Despite the flagged warning, people are still sharing the post. “Big Tech doesn’t want us to know the truth ’bout cats!”

Whenever I encounter stuff like this, my first instinct is to dismiss it as nonsense no one would actually believe. Then I remember our dubious track record when it comes to critical thinking: a third of millennials are flat-Earthers, one in four Americans thinks the sun orbits the Earth, and more than 16 million Americans believe chocolate milk comes from brown cows.

Some futurists and ethicists thought the world wide web would bring an end to conspiracy theories and outlandish beliefs, with the sum of human knowledge at our fingertips and the disinfectant power of the truth. But falsehoods have remarkable staying power, and the internet is happy to oblige any conspiracy theory no matter how far removed from reality, with sites like this one that says it offers “no-bullshit truth”:

Screenshot_2021-02-25 Why do cats purr

Screenshot_2021-02-25 Why do cats only feel contempt

So at the risk of stating the obvious, purring has nothing to do with a cat’s heartbeat, and cats experience all the same primary emotions we do (happiness, sadness, fear, excitement, nervousness) as well as quite a few secondary emotions, like jealousy, disappointment, contentment and confidence.

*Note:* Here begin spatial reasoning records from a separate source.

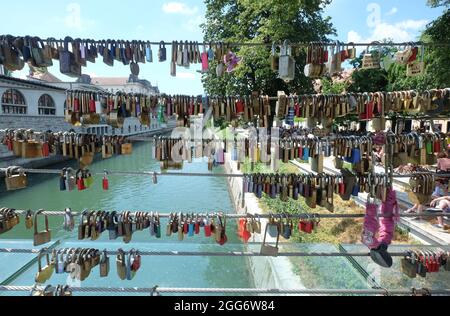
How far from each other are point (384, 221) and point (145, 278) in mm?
3921

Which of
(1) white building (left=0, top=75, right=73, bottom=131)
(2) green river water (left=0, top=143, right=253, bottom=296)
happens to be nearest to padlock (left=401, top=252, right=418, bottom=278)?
(2) green river water (left=0, top=143, right=253, bottom=296)

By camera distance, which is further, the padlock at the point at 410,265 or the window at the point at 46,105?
the window at the point at 46,105

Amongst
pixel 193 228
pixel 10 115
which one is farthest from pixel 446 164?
pixel 10 115

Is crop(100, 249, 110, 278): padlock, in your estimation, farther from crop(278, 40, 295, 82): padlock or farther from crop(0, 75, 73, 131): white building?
crop(0, 75, 73, 131): white building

The idea that animals like cats and dogs are emotionless automatons went out of favor more than half a century ago, and modern technology has made it possible for scientists to peer into the minds of our domesticated friends and witness brain activity that mirrors our own when we process emotions. There is no debate: Cats have very real emotions, which is another compelling reason to treat them well.